Pamela Lanier heads the Friends of Sustainable Tourism International (FOSTI) and Ecogo.org. She presented eco-lodging best practices at a recent industry conference, hosted by The International Ecotourism Society (TIES). We report her news and findings below.
Conference that educates
The 10th Annual Ecotourism and Sustainable Tourism Conference (ESTC), held in Quito, Ecuador last week, was a resounding success. Some 500 delegates attended from 30 participating countries, and shared industry practices and achievements in sustainable tourism.
Educational sessions led by noted speakers in the field focused on sustainable destinations and community empowerment; biodiversity conservation; and ecotourism and sustainable tourism guidelines, certifications and development strategies.

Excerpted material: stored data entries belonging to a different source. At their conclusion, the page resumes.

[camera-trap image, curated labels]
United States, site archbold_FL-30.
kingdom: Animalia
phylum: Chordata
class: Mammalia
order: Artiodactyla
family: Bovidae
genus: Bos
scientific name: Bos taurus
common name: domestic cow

Ecotourism conference insights
Ecotourism is a popular consumer option. Demand is growing quickly, economic gains are real, and ecosystems get preserved. Here are several insights from the conference.
- Top growing ecotourism sector: The World Wildlife Fund (WWF) pointed out that ecotourism is the number one growing sector of travel and truly represents the future of tourism because “we will have to visit nature as a museum if we don’t take care of it now.”
- Improved economic returns: Irene Lane of Greenloons presented the results of a study which highlighted the improved ROI of Irish ecotourism participants on The Wild Atlantic Way, after all economic factors were considered including (and beyond) direct operational expenses.
- Namibia’s impressive conservation: Another presentation highlighted Namibia’s phenomenal economic and environmental resurgence. Driven by community conservancies, some 44 percent of the land is now under conservation management — and the populations of lions and zebra have surged.
Ecuador gets just rewards
At the conference, Ecuador was recognized for its achievements. The country has long been regarded as a green growth leader, partnering with the Global Sustainable Tourism Council (GSTC) to create standards for sustainable travel. GSTC Chairman Luigi Cabrini conferred the mark of “Recognition” on Ecuador, which fully adheres to universal standards. He presented a plaque to Sandra Naranjo, Ecuador’s tourism minister.
Ecuador had already become the first country in the world to solidify the Rights of Nature. In 2008, its Constitution recognized the inalienable rights of ecosystems to exist and flourish — giving people the authority to petition on the behalf of ecosystems and requiring the government to remedy violations of these rights.
Extra perks for attendees
When in Ecuador, appreciate Ecuador! Conference delegates raved about the fantastic, healthy farm-to-table cuisine presented by local college and culinary academy students along with top chefs. The cocoa grower associations also provided 12 distinctly different chocolate bars for an extensive, interpretive tasting.
For the adventurous, Napo Wildlife Center led a high altitude trip to observe avian and other wildlife in the Cayambe Coca Ecological Reserve. This park covers 1,430 square miles, including Volcán Cayambe and ten ecological zones.